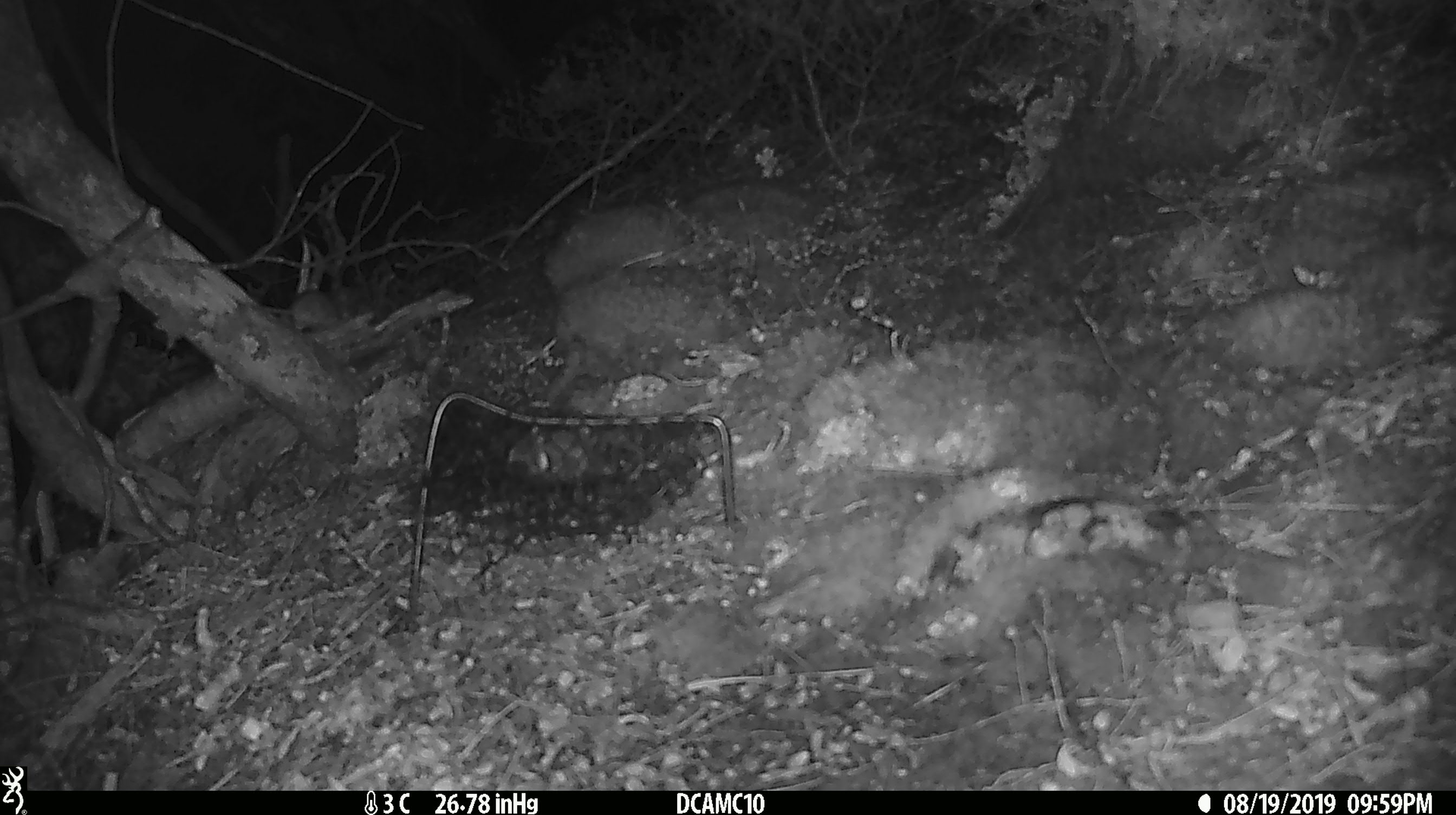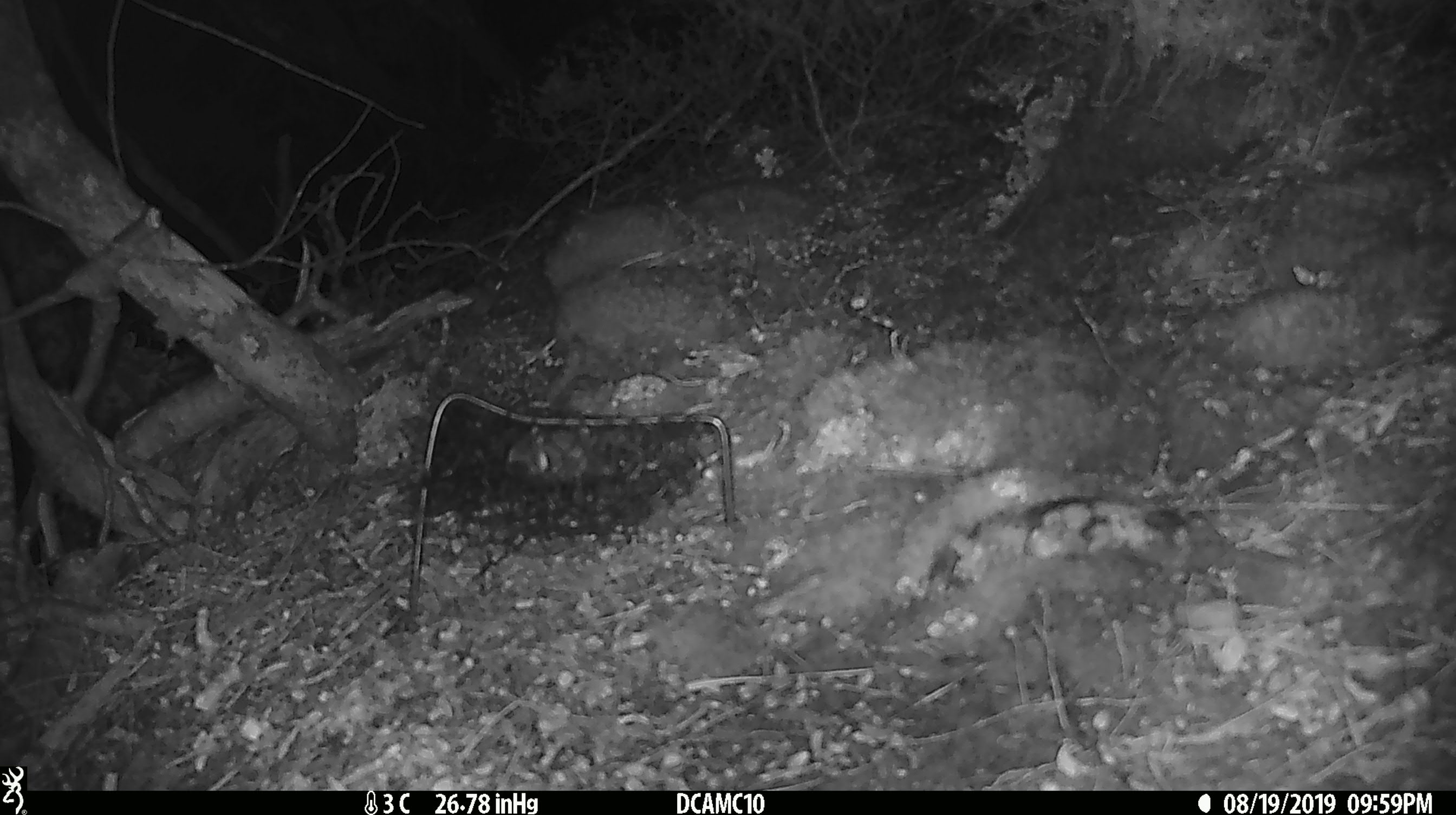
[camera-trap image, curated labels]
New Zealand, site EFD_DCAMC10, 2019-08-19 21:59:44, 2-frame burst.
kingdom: Animalia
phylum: Chordata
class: Mammalia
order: Rodentia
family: Muridae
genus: Mus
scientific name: Mus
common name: mouse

=-=-=

◆ Required action ◆
What you write should match, character for character, the lines from the one with "order: Rodentia" to the end of the data, both included.

◆ Finished task ◆
order: Rodentia
family: Muridae
genus: Mus
scientific name: Mus
common name: mouse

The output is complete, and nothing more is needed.